** Your objective **
Produce an exact copy of the lines from the line that contains "From this image, would" to the end of the listing below.

>> BEGIN Dataset rows

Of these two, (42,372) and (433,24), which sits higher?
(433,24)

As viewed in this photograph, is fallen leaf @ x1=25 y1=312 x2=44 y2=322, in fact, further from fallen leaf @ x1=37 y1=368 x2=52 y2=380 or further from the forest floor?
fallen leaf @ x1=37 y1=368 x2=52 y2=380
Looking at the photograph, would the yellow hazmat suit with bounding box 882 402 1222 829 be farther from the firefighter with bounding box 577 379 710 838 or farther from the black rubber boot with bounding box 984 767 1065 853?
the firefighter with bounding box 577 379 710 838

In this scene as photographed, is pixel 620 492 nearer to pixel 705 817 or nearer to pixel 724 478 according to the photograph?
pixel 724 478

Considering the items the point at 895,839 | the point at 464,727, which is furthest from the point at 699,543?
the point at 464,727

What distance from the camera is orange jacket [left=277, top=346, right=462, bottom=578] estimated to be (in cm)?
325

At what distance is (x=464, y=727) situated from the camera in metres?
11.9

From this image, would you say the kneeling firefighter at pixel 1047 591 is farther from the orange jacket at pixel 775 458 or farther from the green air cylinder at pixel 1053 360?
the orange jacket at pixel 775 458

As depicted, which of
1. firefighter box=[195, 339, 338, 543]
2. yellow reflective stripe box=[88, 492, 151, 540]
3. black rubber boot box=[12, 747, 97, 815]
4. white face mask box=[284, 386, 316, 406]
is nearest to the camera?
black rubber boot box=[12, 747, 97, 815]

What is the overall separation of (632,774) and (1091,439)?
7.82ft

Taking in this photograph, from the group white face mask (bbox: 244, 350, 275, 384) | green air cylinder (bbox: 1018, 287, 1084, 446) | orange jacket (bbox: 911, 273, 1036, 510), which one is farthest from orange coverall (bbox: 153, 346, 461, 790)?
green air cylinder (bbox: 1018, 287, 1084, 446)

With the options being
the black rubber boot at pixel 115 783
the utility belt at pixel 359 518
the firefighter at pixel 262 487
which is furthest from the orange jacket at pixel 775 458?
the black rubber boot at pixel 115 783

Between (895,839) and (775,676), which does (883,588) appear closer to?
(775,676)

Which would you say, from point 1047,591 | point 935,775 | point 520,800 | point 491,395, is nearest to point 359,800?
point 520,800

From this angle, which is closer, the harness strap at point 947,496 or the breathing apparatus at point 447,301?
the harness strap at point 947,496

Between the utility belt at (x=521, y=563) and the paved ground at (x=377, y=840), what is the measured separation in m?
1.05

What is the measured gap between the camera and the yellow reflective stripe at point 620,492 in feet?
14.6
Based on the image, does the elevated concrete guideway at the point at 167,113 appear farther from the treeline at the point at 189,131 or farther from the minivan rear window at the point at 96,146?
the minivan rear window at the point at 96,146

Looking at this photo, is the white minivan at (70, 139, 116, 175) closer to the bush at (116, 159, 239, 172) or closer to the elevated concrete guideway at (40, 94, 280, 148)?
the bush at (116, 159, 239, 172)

>> END Dataset rows

** Task result **
From this image, would you say the kneeling firefighter at pixel 1047 591 is farther from the orange jacket at pixel 775 458 or farther from the green air cylinder at pixel 1053 360?
the orange jacket at pixel 775 458

As depicted, which of
1. firefighter box=[195, 339, 338, 543]
2. yellow reflective stripe box=[88, 492, 151, 540]
3. black rubber boot box=[12, 747, 97, 815]
4. white face mask box=[284, 386, 316, 406]
is nearest to the camera?
black rubber boot box=[12, 747, 97, 815]

What is the overall separation of (632,774) and (1091,439)?
7.82ft

Taking in this photograph, from the group white face mask (bbox: 244, 350, 275, 384) | green air cylinder (bbox: 1018, 287, 1084, 446) | orange jacket (bbox: 911, 273, 1036, 510), which one is farthest from orange coverall (bbox: 153, 346, 461, 790)?
green air cylinder (bbox: 1018, 287, 1084, 446)

With the options being
the black rubber boot at pixel 115 783
the utility belt at pixel 359 518
the firefighter at pixel 262 487
which is furthest from the orange jacket at pixel 775 458?
the black rubber boot at pixel 115 783

Between (895,839) and (775,676), which does (883,588) appear closer to?
(775,676)

Which would you say, from point 1047,591 | point 935,775 | point 520,800 | point 491,395, is nearest to point 359,800?
point 520,800

From this angle, which is closer, the harness strap at point 947,496 or the breathing apparatus at point 447,301?
the harness strap at point 947,496

Between the utility belt at (x=521, y=563) and the paved ground at (x=377, y=840), what is the measured separation in m?
1.05

What is the measured gap between the camera and the yellow reflective stripe at point 620,492 in feet?
14.6
Based on the image, does the elevated concrete guideway at the point at 167,113 appear farther from the treeline at the point at 189,131 or farther from the minivan rear window at the point at 96,146?
the minivan rear window at the point at 96,146

Looking at this photo, is the white minivan at (70, 139, 116, 175) closer to the bush at (116, 159, 239, 172) or closer to the elevated concrete guideway at (40, 94, 280, 148)?
the bush at (116, 159, 239, 172)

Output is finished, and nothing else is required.